═══ Extrait fourni

En février 2022, la compagnie de la metteuse en scène Marion Duval débarque au 3 bis f pour une résidence de deux semaines. Iels sont huit, issus du théâtre, du cirque ou des arts de la rue. Joyeuse bande éclectique, on ne connaît pas précisément leurs parcours individuels mais on pressent qu’ils sont atypiques, peut-être accidentés, éventuellement fracturés. Sont-ils volontairement déglingués, ou bien jouent-ils la marginalité, le doute plane quelques instants parmi nous mais sera très rapidement évacué comme un non-questionnement, un détail sans importance.

══════
═══ Données d'entrée

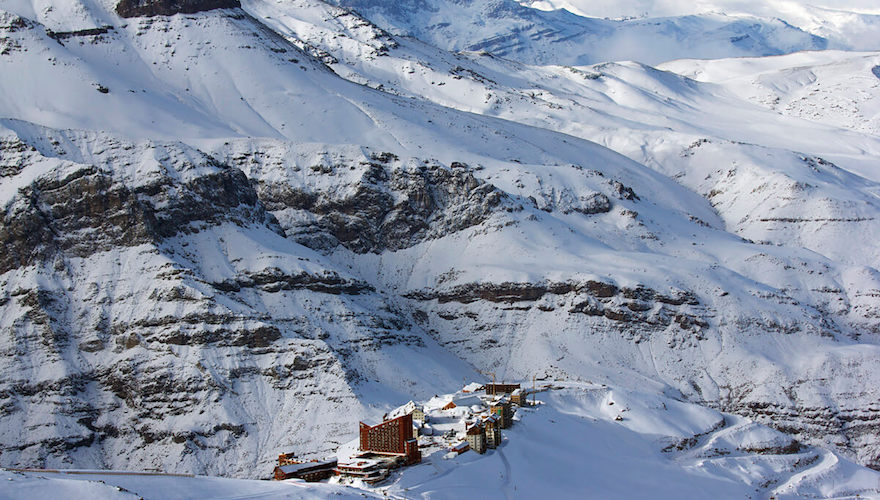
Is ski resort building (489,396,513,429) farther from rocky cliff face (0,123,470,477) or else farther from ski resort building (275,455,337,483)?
rocky cliff face (0,123,470,477)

══════

Prolongez le récit de la résidence au 3 bis f en reprenant juste après sa dernière phrase. Le matériel est indépendant du récit de la résidence au 3 bis f.

= Réponse attendue =
Comme tous les artistes qui viennent travailler au 3 bis f, centre d’arts au coeur du Centre Hospitalier psychiatrique Montperrin, iels viennent y travailler en connaissant les modalités particulières, inhérentes au projet : intégrer d’une manière ou d’une autre à la fabrication artistique des rencontres avec les personnes fréquentant le lieu, venant participer notamment aux « sessions ». Plus que des temps d’ateliers, les sessions sont des moments qui réunissent, autour du travail artistique, des personnes en parcours de soin, hospitalisées ou non, des artistes et membres de l’équipe du 3 bis f, des soignants et des personnes que l’on dit venir de la cité, « extérieures » à l’hôpital, habitant.e.s, visiteurs.ses : en somme, des citoyen.e.s. Toutes ces personnes composent autour de l’artiste, le temps de la session, un groupe hétéroclite qui devient rapidement un public, au sens habermassien : prenant activement sa part en participant d’une manière ou d’une autre à la création en cours, ne serait-ce qu’en posant un regard sur sa forme, ses enjeux, ses processus, sa démarche. À chaque session, il s’agit de composer un groupe, une petite communauté éphémère, réunie autour d’une expérience esthétique et sensible.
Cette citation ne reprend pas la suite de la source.